### ÉNONCÉ 1:
Recopiez à l'identique le passage de la page sur la loi électorale, depuis « Mais la menace, pour » jusqu'à « vagabondage des électeurs. ».
### ÉNONCÉ 2:
Dans les lignes de données, extrayez sans rien changer tout ce qui va de la ligne contenant « Is the small » jusqu'à celle contenant « What distance from », ces deux lignes comprises.

──────── PAGE ────────

Après l’adoption de la nouvelle Constitution du pays, cap bientôt sur l’élaboration d’une nouvelle loi électorale devant garantir la transparence des futures échéances politiques. Malgré l’hypothèque que reste le fait par le gouvernement de laisser gérer ce processus délicat, par des arbitres qui vont officier sous les ordres de dirigeants d’un club dont ils sont eux-mêmes issus.

Mais la menace, pour la transparence et la crédibilité des résultats attendus, est beaucoup plus encore dans des détails à ne pas négliger. Comme le boulevard ouvert depuis 2017, à la transhumance politique et au vagabondage des électeurs.

──────── DONNÉES ────────

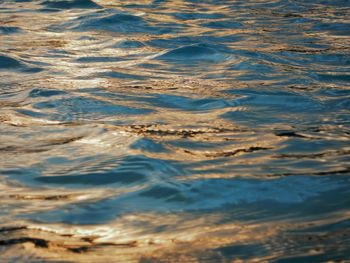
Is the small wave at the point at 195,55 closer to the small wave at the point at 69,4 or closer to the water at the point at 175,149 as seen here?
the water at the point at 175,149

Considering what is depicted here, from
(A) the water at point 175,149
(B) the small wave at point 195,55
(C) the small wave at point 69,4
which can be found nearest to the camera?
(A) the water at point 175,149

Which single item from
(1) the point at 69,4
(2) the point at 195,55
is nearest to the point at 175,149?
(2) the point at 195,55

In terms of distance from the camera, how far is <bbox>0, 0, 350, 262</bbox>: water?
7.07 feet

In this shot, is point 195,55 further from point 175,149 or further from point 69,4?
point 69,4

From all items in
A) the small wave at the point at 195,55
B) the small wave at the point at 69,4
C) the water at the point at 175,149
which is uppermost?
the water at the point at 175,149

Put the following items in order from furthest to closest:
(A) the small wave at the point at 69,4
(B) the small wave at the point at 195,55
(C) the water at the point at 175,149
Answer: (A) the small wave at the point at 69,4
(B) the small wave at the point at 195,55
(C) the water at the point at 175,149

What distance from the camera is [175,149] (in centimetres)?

────────
──────── DONNÉES ────────

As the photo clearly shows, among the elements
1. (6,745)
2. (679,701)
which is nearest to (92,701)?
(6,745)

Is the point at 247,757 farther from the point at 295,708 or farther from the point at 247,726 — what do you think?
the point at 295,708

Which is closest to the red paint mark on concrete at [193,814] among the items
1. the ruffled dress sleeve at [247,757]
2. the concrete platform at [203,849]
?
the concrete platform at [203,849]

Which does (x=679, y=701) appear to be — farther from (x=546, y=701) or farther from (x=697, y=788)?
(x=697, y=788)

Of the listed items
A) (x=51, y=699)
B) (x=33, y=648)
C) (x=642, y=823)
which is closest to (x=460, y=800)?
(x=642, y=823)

────────

### SOLUTION 1:
Mais la menace, pour la transparence et la crédibilité des résultats attendus, est beaucoup plus encore dans des détails à ne pas négliger. Comme le boulevard ouvert depuis 2017, à la transhumance politique et au vagabondage des électeurs.

### SOLUTION 2:
Is the small wave at the point at 195,55 closer to the small wave at the point at 69,4 or closer to the water at the point at 175,149 as seen here?
the water at the point at 175,149

Considering what is depicted here, from
(A) the water at point 175,149
(B) the small wave at point 195,55
(C) the small wave at point 69,4
which can be found nearest to the camera?
(A) the water at point 175,149

Which single item from
(1) the point at 69,4
(2) the point at 195,55
is nearest to the point at 175,149?
(2) the point at 195,55

In terms of distance from the camera, how far is <bbox>0, 0, 350, 262</bbox>: water?
7.07 feet

In this shot, is point 195,55 further from point 175,149 or further from point 69,4?
point 69,4

From all items in
A) the small wave at the point at 195,55
B) the small wave at the point at 69,4
C) the water at the point at 175,149
which is uppermost?
the water at the point at 175,149

Put the following items in order from furthest to closest:
(A) the small wave at the point at 69,4
(B) the small wave at the point at 195,55
(C) the water at the point at 175,149
Answer: (A) the small wave at the point at 69,4
(B) the small wave at the point at 195,55
(C) the water at the point at 175,149

What distance from the camera is [175,149] (in centimetres)?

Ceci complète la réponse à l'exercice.